I originally weathered my rolling stock using a spray can of grey primer from the local Canadian Tire outlet. It was easy to control, including the output. Simply place the car on a hard surface and roll it back-and-forth while spraying from a low angle…
I later learned about washes, and the car below shows that combination with an airbrush…
As mentioned, pastels are also useful for weathering, but learning to use an airbrush isn’t overly difficult and can be a very useful too.
Depending on the particular item, I may use any or all of those options.
I have been using dull cote and acrylic paint washes, but recently discovered pastels and weatering powders and am really happy with how it dulls the car or locomotive without going overbord
I faded the paint more on the GP30 using Tamyia weathering powders
Both the MP15 and WC boxcar are faded using the same method. It is very light on the MP15 as the prototypes are usally still shiney and new looking…where I like the rustbucket look
With the powders, you can find them cheap and easy, and weather to your discretion. as light or as heavy you want to go. I’ve only been using them for a month now so theyre might be others to add information about this method.
I won’t flame you. When I got back into MR after 20 years, I was hot to paint something and my Badger wouldn’t work, a teflon washer was missing and maybe I didn’t do a good job cleaning it the final time.

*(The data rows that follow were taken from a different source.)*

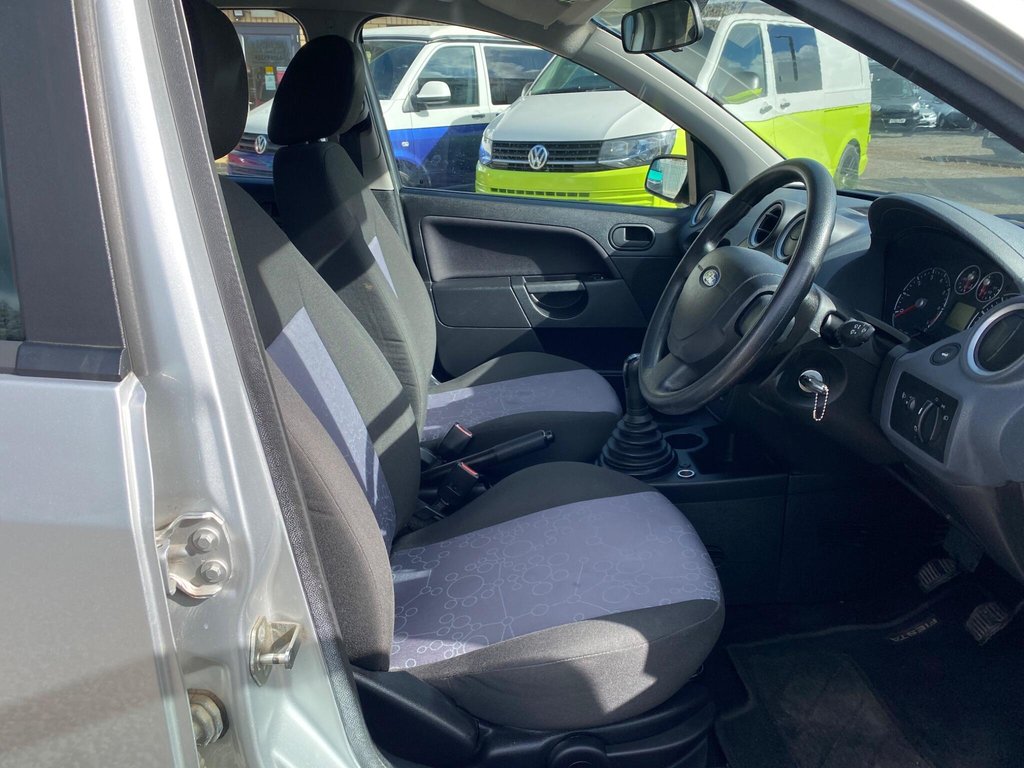 Used Ford Fiesta 2008 for sale - 77841324: Photo 31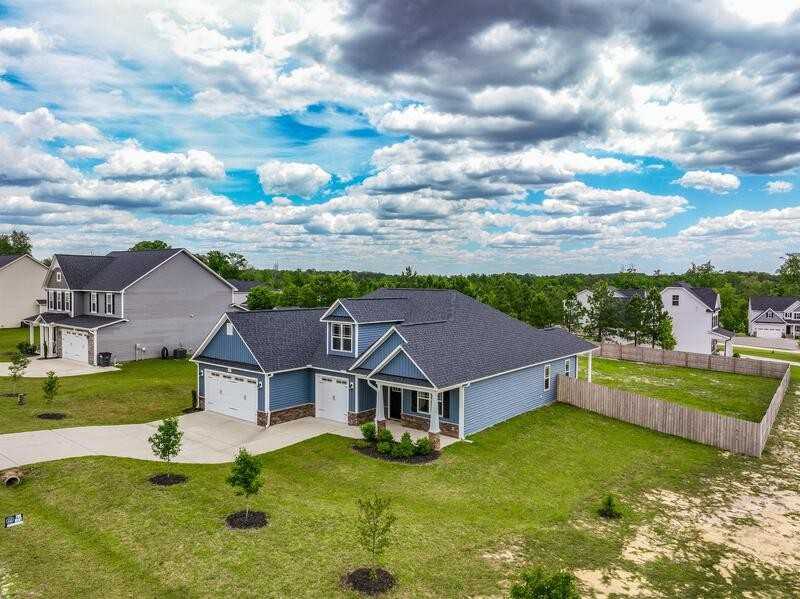 176 Enfield Dr - Photo 3 of 27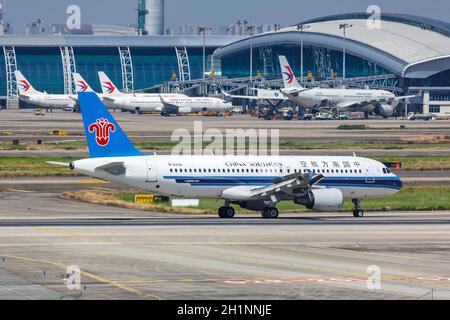 Guangzhou, China - 24. September 2019: China Southern Airlines Airbus A320 am Flughafen Guangzhou Baiyun (CAN) in China. Stockfoto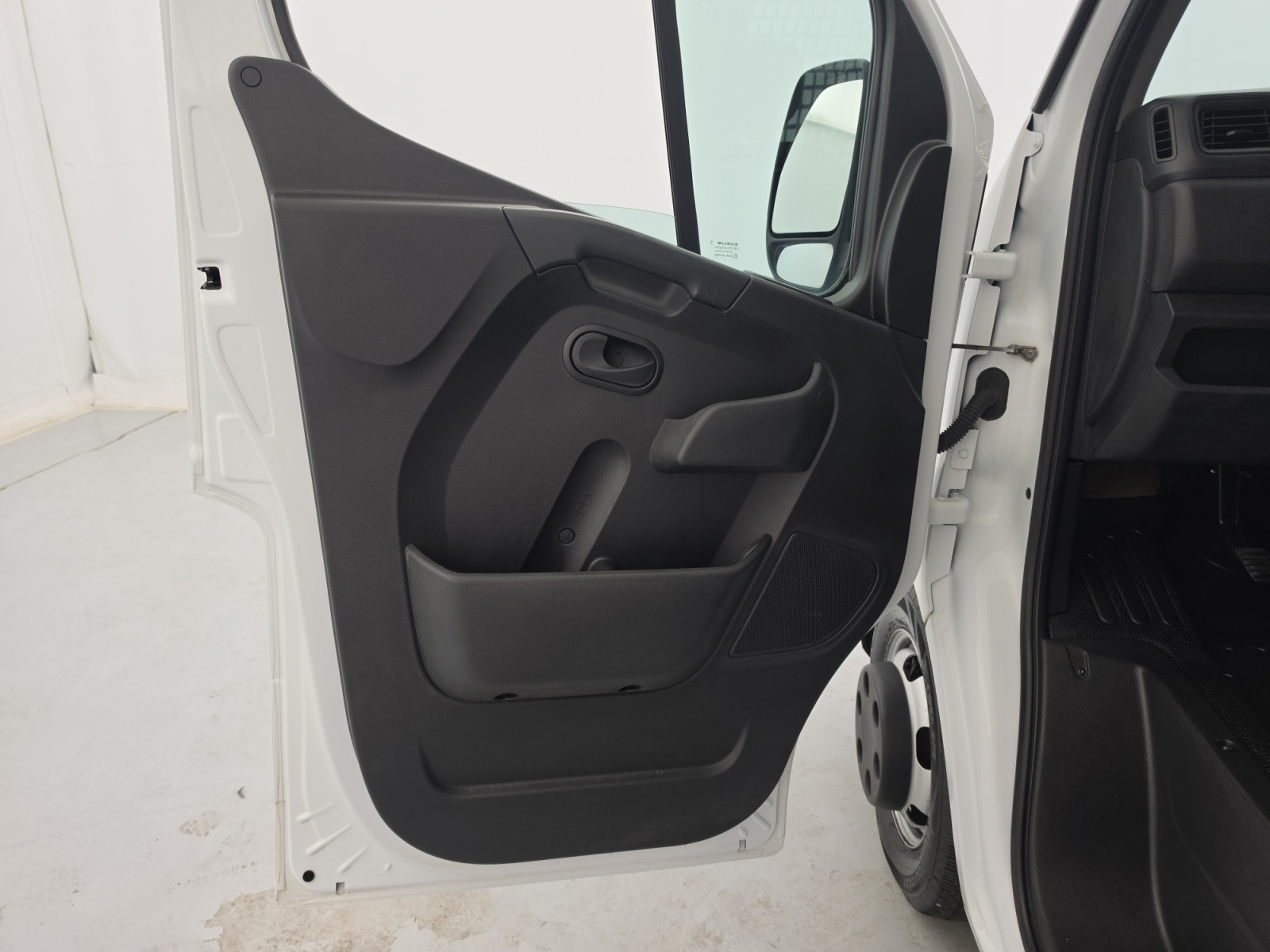 Vente en ligne Renault Master 3 Châssis Cabine MASTER CC PROP RJ3500 L2 PAFC BLUE DCI 130 EURO VI au prix de 29 990 €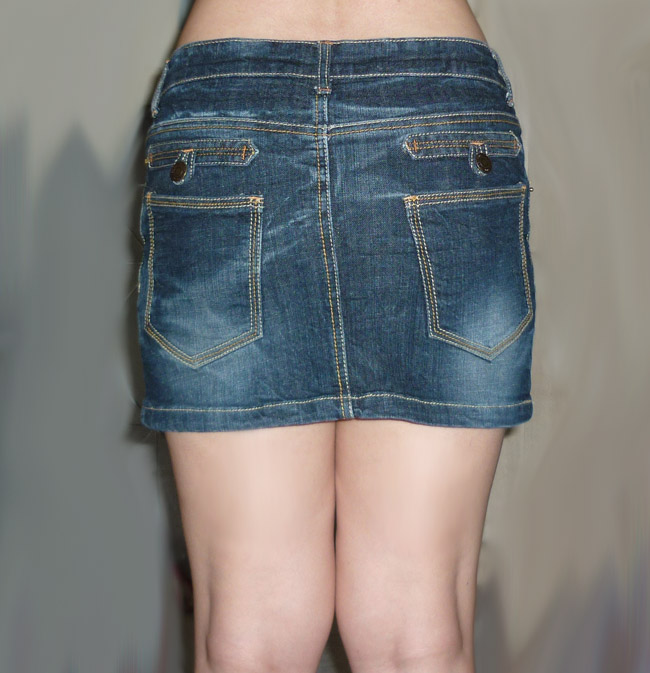 กระโปรงยีนส์สุดเก๋ แต่งสวยมากตัวนี้ 31-33-11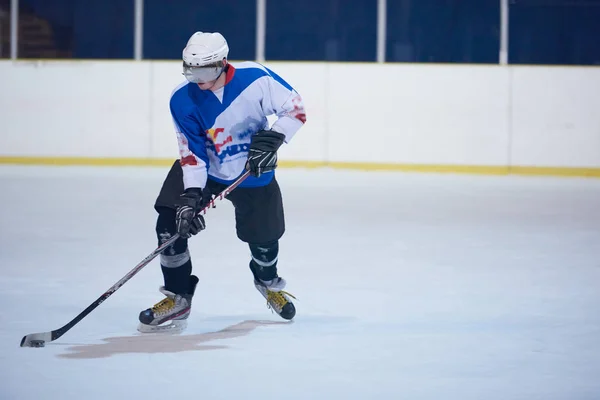 Ishockeyspelare Aktion Sparkar Med Klubba — Stockfoto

While Badger fixed it up, for the cost of parts, I bought a HF and used it with my little Badger compressor. I would not recommend the Badger compressor, but it and HF airbrush did the job. I like my Badger better. I like my 5 gal pancake even better.
I think the OP maybe one of our younger members and young or not, if you don’t have the money, you don’t have the money. I have that t-shirt too. Like 40" curves, 20 amp boosters and 2800 sq ft of railroad, it is something to aspire to.